#### Input ####

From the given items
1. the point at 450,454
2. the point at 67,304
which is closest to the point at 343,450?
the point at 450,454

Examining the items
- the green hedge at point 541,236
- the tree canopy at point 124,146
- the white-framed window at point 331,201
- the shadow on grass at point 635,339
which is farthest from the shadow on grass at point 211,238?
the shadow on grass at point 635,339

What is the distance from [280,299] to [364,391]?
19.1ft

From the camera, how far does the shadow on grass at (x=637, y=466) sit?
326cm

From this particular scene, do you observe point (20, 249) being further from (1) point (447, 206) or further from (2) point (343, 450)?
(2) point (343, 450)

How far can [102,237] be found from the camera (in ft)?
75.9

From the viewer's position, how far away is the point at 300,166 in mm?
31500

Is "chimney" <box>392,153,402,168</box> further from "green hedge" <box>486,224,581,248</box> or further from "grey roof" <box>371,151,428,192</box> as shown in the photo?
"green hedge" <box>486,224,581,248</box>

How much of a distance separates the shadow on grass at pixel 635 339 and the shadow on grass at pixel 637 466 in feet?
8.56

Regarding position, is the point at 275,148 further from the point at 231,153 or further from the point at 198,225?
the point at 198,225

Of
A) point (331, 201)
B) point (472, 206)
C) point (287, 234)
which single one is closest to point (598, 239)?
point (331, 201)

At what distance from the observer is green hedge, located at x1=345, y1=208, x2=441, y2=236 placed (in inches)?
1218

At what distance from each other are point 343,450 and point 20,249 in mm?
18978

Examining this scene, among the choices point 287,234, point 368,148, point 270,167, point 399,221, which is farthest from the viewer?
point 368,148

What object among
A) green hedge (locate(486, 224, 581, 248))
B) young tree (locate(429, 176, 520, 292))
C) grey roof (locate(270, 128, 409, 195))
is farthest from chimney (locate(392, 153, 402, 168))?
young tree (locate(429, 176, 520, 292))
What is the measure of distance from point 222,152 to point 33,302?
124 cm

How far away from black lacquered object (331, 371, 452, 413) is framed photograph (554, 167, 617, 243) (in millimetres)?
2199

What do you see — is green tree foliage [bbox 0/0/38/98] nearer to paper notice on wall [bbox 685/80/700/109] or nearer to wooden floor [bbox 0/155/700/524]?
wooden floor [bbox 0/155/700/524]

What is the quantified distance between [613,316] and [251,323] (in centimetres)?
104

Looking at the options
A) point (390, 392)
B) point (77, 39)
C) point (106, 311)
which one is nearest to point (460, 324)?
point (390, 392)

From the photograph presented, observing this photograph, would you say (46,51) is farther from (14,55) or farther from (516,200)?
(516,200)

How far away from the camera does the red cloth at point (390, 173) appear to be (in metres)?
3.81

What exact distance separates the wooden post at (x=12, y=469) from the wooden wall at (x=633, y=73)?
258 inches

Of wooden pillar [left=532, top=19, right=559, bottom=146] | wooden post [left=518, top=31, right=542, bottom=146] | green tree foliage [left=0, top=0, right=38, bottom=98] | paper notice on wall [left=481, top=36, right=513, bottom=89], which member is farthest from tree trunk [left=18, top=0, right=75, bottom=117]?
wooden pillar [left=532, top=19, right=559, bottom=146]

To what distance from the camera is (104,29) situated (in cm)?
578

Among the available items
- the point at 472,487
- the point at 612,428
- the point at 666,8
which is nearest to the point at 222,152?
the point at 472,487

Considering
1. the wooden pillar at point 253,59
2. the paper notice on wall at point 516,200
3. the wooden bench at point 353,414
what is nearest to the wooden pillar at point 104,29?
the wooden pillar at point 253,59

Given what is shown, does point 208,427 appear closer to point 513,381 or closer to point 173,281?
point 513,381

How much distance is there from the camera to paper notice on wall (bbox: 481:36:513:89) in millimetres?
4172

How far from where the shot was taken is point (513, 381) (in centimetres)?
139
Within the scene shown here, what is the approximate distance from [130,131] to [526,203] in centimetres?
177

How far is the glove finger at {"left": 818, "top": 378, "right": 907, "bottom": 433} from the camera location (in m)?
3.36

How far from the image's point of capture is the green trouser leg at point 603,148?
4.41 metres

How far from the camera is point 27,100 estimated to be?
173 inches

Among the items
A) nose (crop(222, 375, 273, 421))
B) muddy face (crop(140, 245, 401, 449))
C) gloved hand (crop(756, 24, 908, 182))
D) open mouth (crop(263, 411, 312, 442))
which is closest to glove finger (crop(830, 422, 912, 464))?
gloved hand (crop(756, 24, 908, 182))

####

**What you will do**:
Transcribe the material above word for word.

**Completed task**:
From the given items
1. the point at 450,454
2. the point at 67,304
which is closest to the point at 343,450?
the point at 450,454

Examining the items
- the green hedge at point 541,236
- the tree canopy at point 124,146
- the white-framed window at point 331,201
- the shadow on grass at point 635,339
which is farthest from the shadow on grass at point 211,238?
the shadow on grass at point 635,339

What is the distance from [280,299] to [364,391]?
19.1ft

From the camera, how far does the shadow on grass at (x=637, y=466) sit?
326cm

From this particular scene, do you observe point (20, 249) being further from (1) point (447, 206) or further from (2) point (343, 450)?
(2) point (343, 450)

How far can [102,237] be found from the camera (in ft)?
75.9

From the viewer's position, how far away is the point at 300,166 in mm?
31500

Is "chimney" <box>392,153,402,168</box> further from "green hedge" <box>486,224,581,248</box> or further from "grey roof" <box>371,151,428,192</box> as shown in the photo?
"green hedge" <box>486,224,581,248</box>

How much of a distance separates the shadow on grass at pixel 635 339 and the shadow on grass at pixel 637 466 in feet?
8.56

Regarding position, is the point at 275,148 further from the point at 231,153 or further from the point at 198,225?
the point at 198,225

Of
A) point (331, 201)
B) point (472, 206)
C) point (287, 234)
which single one is closest to point (598, 239)?
point (331, 201)

At what distance from the observer is green hedge, located at x1=345, y1=208, x2=441, y2=236 placed (in inches)?
1218

At what distance from each other are point 343,450 and point 20,249 in mm?
18978

Examining this scene, among the choices point 287,234, point 368,148, point 270,167, point 399,221, which is farthest from the viewer?
point 368,148

What object among
A) green hedge (locate(486, 224, 581, 248))
B) young tree (locate(429, 176, 520, 292))
C) grey roof (locate(270, 128, 409, 195))
is farthest from chimney (locate(392, 153, 402, 168))?
young tree (locate(429, 176, 520, 292))
What is the measure of distance from point 222,152 to point 33,302?
124 cm

How far away from black lacquered object (331, 371, 452, 413) is framed photograph (554, 167, 617, 243) (in millimetres)?
2199

What do you see — is green tree foliage [bbox 0/0/38/98] nearer to paper notice on wall [bbox 685/80/700/109] or nearer to wooden floor [bbox 0/155/700/524]?
wooden floor [bbox 0/155/700/524]

What is the quantified distance between [613,316] and [251,323] (in centimetres)?
104

Looking at the options
A) point (390, 392)
B) point (77, 39)
C) point (106, 311)
which one is nearest to point (460, 324)?
point (390, 392)

From the photograph presented, observing this photograph, would you say (46,51) is farther from (14,55) or farther from (516,200)?
(516,200)

How far away from the camera does the red cloth at point (390, 173) appear to be (in metres)?
3.81

What exact distance separates the wooden post at (x=12, y=469) from the wooden wall at (x=633, y=73)?
258 inches

Of wooden pillar [left=532, top=19, right=559, bottom=146] | wooden post [left=518, top=31, right=542, bottom=146] | green tree foliage [left=0, top=0, right=38, bottom=98] | paper notice on wall [left=481, top=36, right=513, bottom=89], which member is farthest from tree trunk [left=18, top=0, right=75, bottom=117]?
wooden pillar [left=532, top=19, right=559, bottom=146]

To what distance from the camera is (104,29) situated (in cm)?
578

Among the available items
- the point at 472,487
- the point at 612,428
- the point at 666,8
which is nearest to the point at 222,152?
the point at 472,487

Considering
1. the wooden pillar at point 253,59
2. the paper notice on wall at point 516,200
3. the wooden bench at point 353,414
what is nearest to the wooden pillar at point 104,29?
the wooden pillar at point 253,59

Given what is shown, does point 208,427 appear closer to point 513,381 or closer to point 173,281?
point 513,381

How much distance is there from the camera to paper notice on wall (bbox: 481:36:513:89) in millimetres?
4172

How far from where the shot was taken is point (513, 381) (in centimetres)?
139
Within the scene shown here, what is the approximate distance from [130,131] to [526,203] in centimetres?
177

How far is the glove finger at {"left": 818, "top": 378, "right": 907, "bottom": 433} from the camera location (in m)?
3.36

How far from the image's point of capture is the green trouser leg at point 603,148?
4.41 metres

How far from the camera is point 27,100 estimated to be?
173 inches

Among the items
A) nose (crop(222, 375, 273, 421))
B) muddy face (crop(140, 245, 401, 449))
C) gloved hand (crop(756, 24, 908, 182))
D) open mouth (crop(263, 411, 312, 442))
which is closest to glove finger (crop(830, 422, 912, 464))?
gloved hand (crop(756, 24, 908, 182))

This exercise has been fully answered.